**TASK DIRECTIONS**. Within the listing, how many lines include "wildebeest"? Please answer with a bare number.

-- Opening Marker --

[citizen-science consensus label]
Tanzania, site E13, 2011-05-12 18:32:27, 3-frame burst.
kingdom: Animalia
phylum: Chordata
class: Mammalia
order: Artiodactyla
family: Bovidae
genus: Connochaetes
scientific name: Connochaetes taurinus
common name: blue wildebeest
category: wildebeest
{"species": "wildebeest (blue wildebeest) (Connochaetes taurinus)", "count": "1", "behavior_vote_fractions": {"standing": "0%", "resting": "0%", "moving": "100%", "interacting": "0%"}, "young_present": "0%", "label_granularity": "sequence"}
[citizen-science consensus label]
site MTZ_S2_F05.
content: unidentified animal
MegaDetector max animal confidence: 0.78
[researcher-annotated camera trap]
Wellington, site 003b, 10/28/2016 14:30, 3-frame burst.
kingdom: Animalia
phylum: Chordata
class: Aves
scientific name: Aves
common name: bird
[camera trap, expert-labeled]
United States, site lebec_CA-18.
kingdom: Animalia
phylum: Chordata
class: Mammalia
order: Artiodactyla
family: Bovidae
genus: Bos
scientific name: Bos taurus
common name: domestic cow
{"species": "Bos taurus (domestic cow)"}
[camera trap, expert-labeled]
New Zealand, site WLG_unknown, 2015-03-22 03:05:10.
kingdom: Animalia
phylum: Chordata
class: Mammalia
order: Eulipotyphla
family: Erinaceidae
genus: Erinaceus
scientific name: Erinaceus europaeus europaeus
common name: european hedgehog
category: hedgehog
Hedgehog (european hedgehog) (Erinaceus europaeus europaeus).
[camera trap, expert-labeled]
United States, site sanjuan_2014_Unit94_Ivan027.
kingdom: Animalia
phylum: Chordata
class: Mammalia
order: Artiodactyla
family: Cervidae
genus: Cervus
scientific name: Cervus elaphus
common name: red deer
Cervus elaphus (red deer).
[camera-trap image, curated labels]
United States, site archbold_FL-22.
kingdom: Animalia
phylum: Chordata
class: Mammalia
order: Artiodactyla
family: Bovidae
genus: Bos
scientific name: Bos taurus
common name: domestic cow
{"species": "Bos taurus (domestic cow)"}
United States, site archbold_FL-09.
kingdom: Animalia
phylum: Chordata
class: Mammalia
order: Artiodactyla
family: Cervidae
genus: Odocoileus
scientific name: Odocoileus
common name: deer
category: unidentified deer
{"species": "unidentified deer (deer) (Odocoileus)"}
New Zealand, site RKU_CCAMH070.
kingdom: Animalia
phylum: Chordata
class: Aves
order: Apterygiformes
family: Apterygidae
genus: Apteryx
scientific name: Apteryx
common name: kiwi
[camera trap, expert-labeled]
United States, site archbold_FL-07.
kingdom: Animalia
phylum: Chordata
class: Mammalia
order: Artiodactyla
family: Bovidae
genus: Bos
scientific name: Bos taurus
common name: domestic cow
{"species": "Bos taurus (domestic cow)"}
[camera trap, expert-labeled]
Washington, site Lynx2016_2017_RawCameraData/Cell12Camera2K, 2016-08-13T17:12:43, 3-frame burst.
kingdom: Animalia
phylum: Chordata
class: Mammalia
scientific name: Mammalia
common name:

-- Closing Marker --

**ANSWER SECTION**. 3